Lizard brain shakes awake before dawn,
stumbling for pills and ice, too late—wildfire
spreads, engulfs my head. I pace, repose
unbearable. Hot and cold sweat blooming,
guttural urgency. On my knees, I retch
so hard I pee myself, expelling salt,
bile, snot. Teeth clattering, spittle dangles
from my chin. Cranial crescendo: pain
peaks, recedes. Euphoric, I’m scoured, wrung,
almost holy with relief, a vessel—
what angel, message, lesson? But the trickster
body balks. I slump, the brutal throb builds.

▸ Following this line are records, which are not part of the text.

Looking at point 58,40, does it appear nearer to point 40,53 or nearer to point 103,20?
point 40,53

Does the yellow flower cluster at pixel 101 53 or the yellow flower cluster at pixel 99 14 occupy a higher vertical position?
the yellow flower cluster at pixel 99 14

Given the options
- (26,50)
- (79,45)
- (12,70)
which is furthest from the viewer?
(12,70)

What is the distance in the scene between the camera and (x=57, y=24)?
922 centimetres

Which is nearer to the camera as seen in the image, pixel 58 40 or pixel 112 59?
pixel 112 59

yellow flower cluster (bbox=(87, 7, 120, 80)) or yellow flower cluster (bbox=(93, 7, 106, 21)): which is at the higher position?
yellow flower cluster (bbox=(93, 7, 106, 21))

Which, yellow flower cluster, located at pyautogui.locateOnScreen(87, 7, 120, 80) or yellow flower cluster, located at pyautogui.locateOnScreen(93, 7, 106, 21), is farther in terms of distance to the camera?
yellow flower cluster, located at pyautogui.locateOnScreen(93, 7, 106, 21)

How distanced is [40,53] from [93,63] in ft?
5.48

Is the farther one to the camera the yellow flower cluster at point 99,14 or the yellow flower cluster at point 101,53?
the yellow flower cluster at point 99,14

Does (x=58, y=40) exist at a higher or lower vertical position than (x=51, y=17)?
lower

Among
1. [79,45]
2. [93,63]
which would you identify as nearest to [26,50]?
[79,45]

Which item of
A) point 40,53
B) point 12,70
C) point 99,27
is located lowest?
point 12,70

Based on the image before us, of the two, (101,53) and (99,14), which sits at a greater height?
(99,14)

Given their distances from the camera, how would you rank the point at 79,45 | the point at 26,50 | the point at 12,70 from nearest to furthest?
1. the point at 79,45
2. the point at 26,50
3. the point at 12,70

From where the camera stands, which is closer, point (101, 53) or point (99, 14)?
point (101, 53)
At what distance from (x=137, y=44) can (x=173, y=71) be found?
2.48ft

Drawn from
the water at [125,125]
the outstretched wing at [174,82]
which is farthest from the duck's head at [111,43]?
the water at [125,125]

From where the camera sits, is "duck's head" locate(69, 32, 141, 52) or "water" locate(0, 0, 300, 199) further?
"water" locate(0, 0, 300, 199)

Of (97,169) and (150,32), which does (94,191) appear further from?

A tinny voice in my ear—a crone, patting
my back, croons let it out, let it go.

Therese Gleason is author of Libation (2006), selected by Kwame Dawes as co-winner of the South Carolina Poetry Initiative Chapbook Competition. Her second chapbook, Matrilineal, is forthcoming from Finishing Line Press (2021). Her work has recently appeared or is forthcoming in Worcester Review, America, New Ohio Review, San Pedro River Review, Literary Mama, Psaltery & Lyre, Halfway Down the Stairs, Painted Bride Quarterly, SWWIM, and Mass Poetry’s “Hard Work of Hope/Poem of the Moment” Series. A literacy teacher and MFA candidate at Pacific University, she lives with her husband and three children in Worcester, MA.